La violence de genre ne s’arrête jamais.
Les violences conjugales ont augmenté considérablement pendant le confinement : « En avril, on a enregistré une hausse de 253 % des demandes d’hébergement ». Cependant, les moyens déployés pour répondre à la demande d’hébergement ou pour financer les associations d’aide aux victimes de violences conjugales restent largement insuffisants. Chaque semaine, plusieurs femmes avec enfants, fuyant une situation de violence, se retrouvent sans solution d’hébergement, à devoir choisir entre retourner chez le conjoint violent ou la rue !
Les institutions supposées nous protéger participent à la violence.
Lorsque nous portons plainte, nous sommes décrédibilisées, culpabilisées, voire même violentées par la police. Comme ce fut le cas cet été à Saint-Gilles lorsque trois jeunes femmes ont été brutalisées et embarquées au commissariat alors qu’elles venaient d’être sexuellement intimidées par un homme. Les femmes sans titre de séjour valable, elles, n’ont même pas la possibilité de porter plainte, de peur d’être arrêtées.

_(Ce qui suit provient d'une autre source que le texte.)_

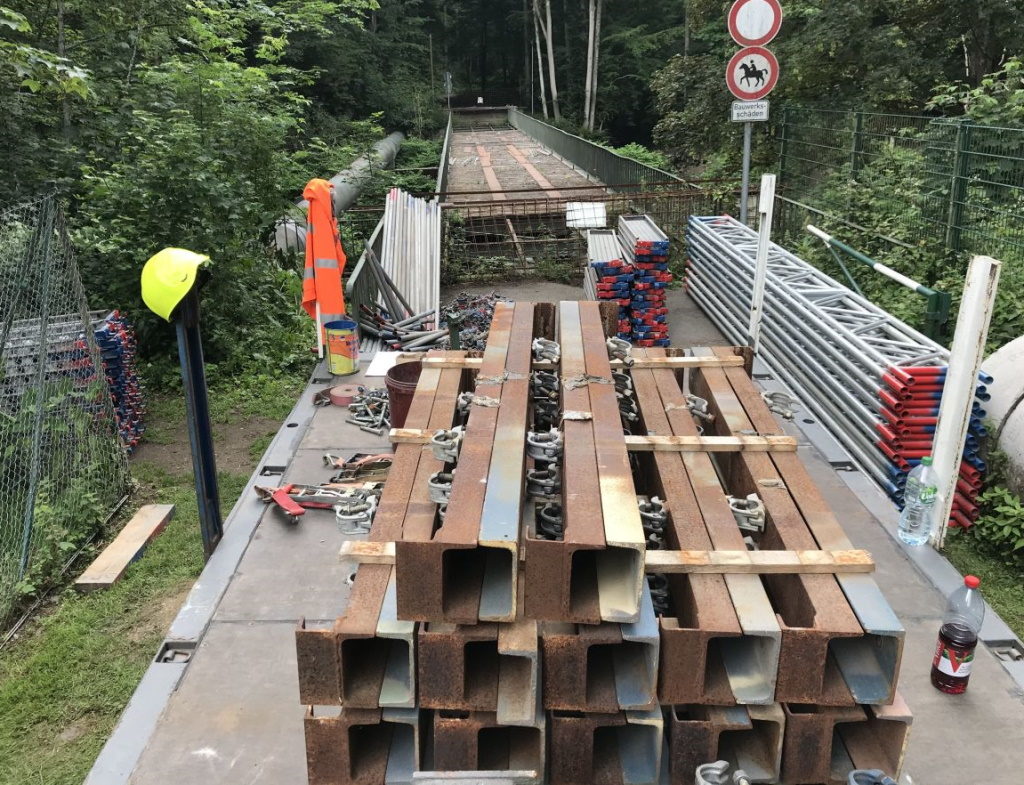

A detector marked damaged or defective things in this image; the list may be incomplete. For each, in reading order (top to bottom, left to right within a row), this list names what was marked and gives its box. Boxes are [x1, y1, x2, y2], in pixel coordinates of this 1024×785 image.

rusty steel beam [304, 704, 420, 784]
rusty steel beam [296, 358, 464, 708]
rusty steel beam [394, 304, 532, 620]
rusty steel beam [430, 704, 548, 776]
rusty steel beam [524, 302, 644, 624]
rusty steel beam [544, 580, 656, 712]
rusty steel beam [552, 704, 664, 784]
rusty steel beam [632, 350, 776, 704]
rusty steel beam [668, 700, 788, 780]
rusty steel beam [688, 350, 864, 704]
rusty steel beam [712, 344, 904, 704]
rusty steel beam [784, 692, 912, 784]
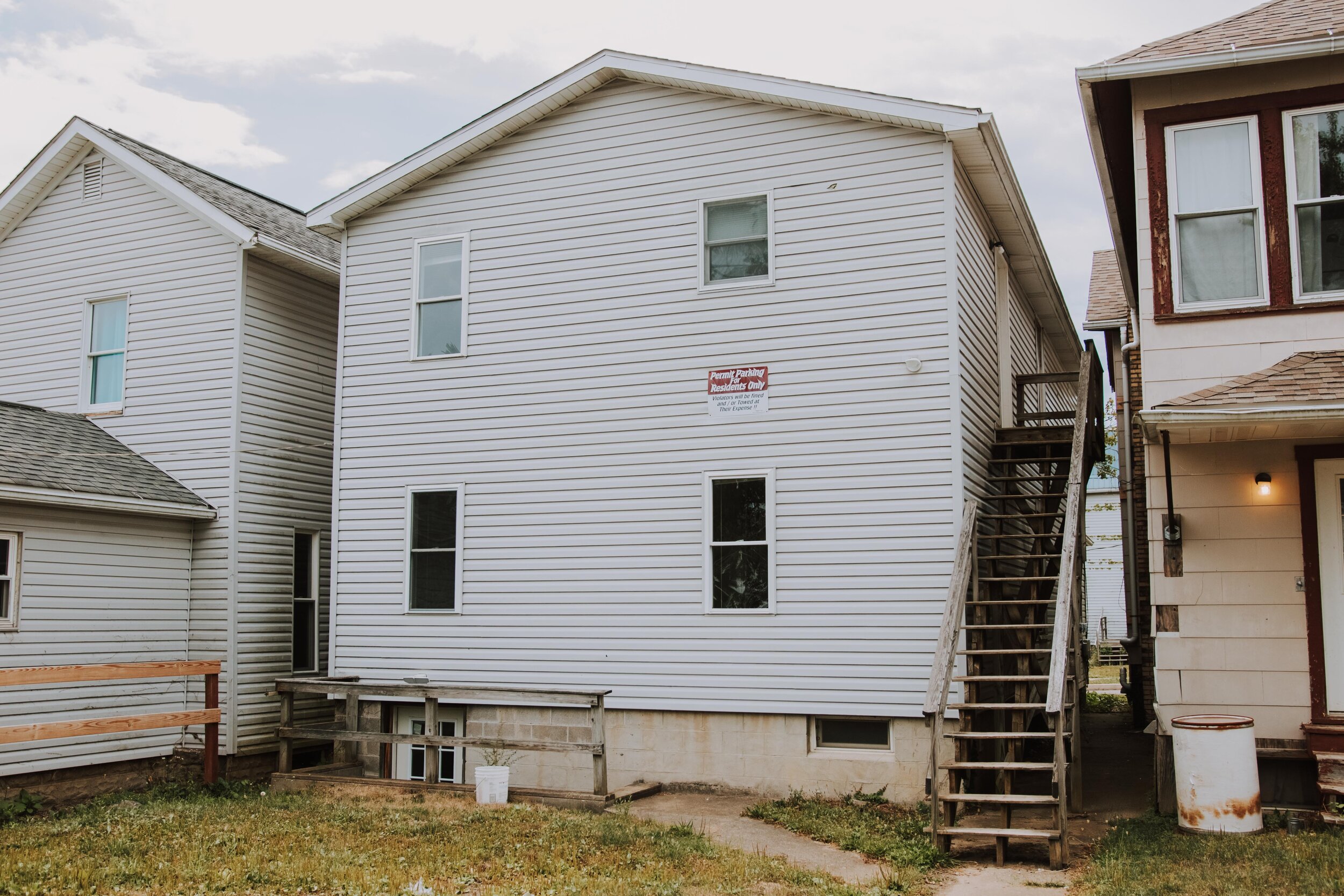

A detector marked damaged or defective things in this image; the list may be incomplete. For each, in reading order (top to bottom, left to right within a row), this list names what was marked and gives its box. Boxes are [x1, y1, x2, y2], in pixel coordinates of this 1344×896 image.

rusty white barrel [1177, 714, 1258, 833]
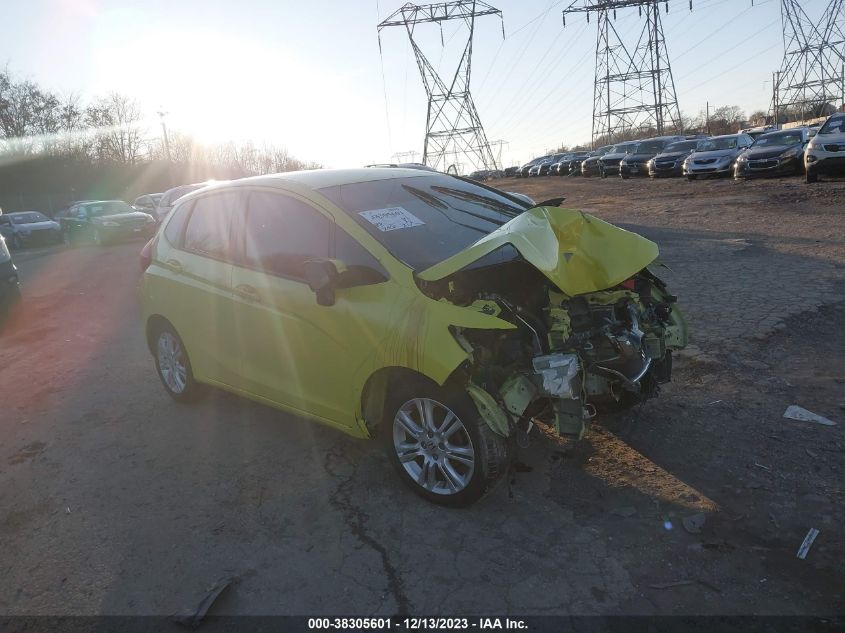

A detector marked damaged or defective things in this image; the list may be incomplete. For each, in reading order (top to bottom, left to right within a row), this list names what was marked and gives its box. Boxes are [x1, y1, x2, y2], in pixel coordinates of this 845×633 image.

cracked asphalt [0, 174, 840, 616]
crumpled hood [416, 206, 660, 298]
severe front damage [416, 207, 684, 440]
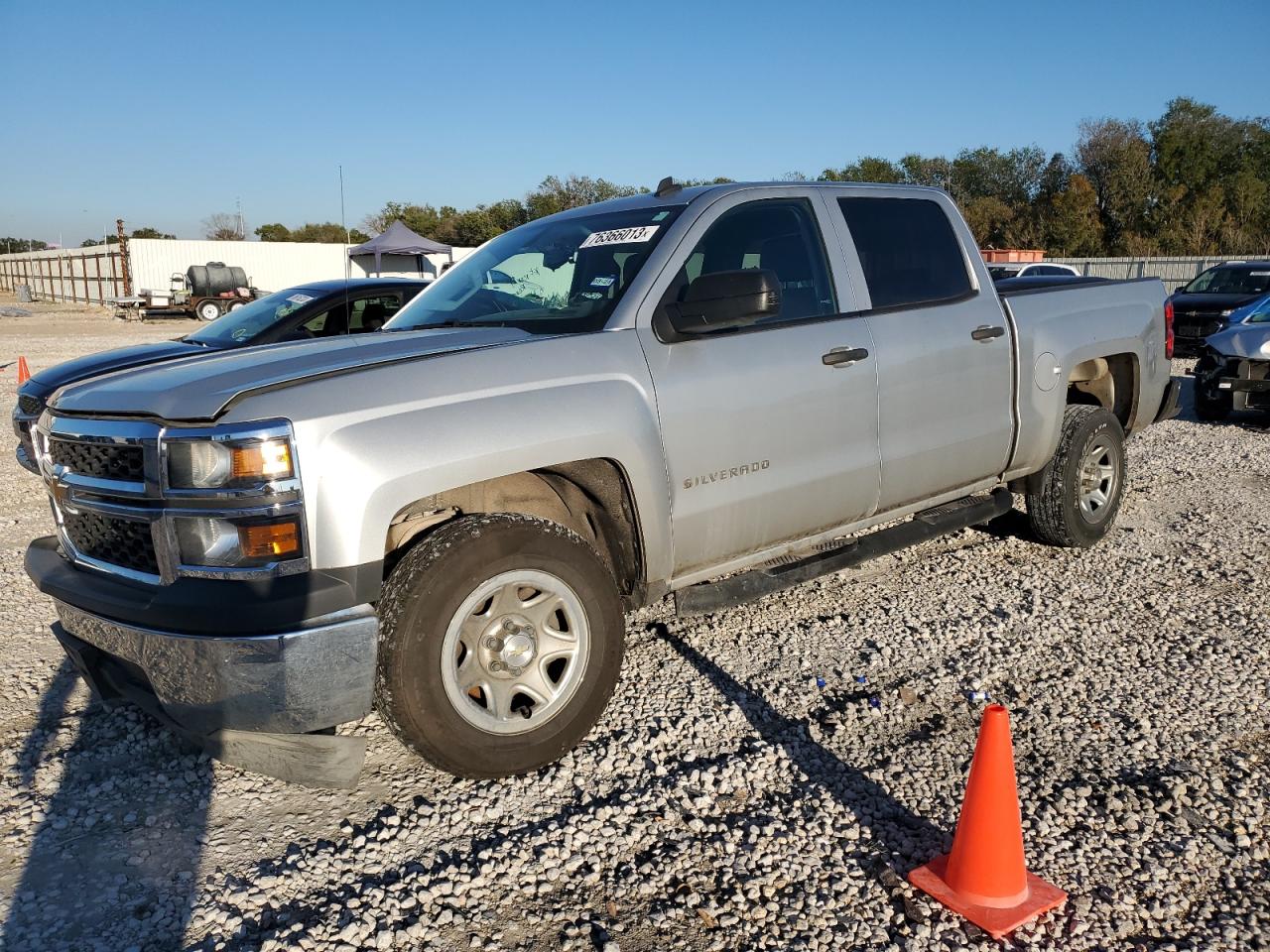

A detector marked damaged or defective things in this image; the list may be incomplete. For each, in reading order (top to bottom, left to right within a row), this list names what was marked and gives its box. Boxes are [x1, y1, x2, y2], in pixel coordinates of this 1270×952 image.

damaged car [1189, 294, 1270, 420]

Les plaintes déposées par les femmes ou les minorités de genre pour des faits de violences sont presque toujours classées sans suite et des mesures de protection sont rarement mises en place. Jusqu’à ce que, trop souvent, le pire arrive comme ce fut le cas le mois dernier à Bruxelles. Une femme a été poignardée par son ex-mari à l’encontre duquel elle avait déposé plusieurs plaintes qui n’avaient fait l’objet d’aucun suivi. Il s’agit du 21éme féminicide commis cette année en Belgique.
L’État et ses institutions ne sont pas une solution, mais une partie du problème. Au lieu de financer massivement les associations d’aide aux victimes de violences, de renforcer les services d’hébergement d’urgence ou encore de créer un organe indépendant de la police assurant un réel suivi des plaintes et un recensement des violences et féminicides, l’État renforce son appareil policier ( avec l’ambition de recruter jusqu’à 1600 agents supplémentaires par an. Cela contribue à alimenter la politique répressive, raciste du gouvernement et à approfondir les inégalités, pas à nous protéger !
Lorsque nous dénonçons les violences faites aux femmes et aux minorités de genre, c’est tout un système patriarcal, raciste et capitaliste que nous dénonçons.
L’État, par ses politiques, nous exploite, nous appauvrit, nous isole, nous réprime à travers ses institutions judiciaires et policières et nous tue.
Nous ne pouvons compter que sur notre organisation et notre solidarité pour nous protéger et faire écrouler ce système oppresseur et violent.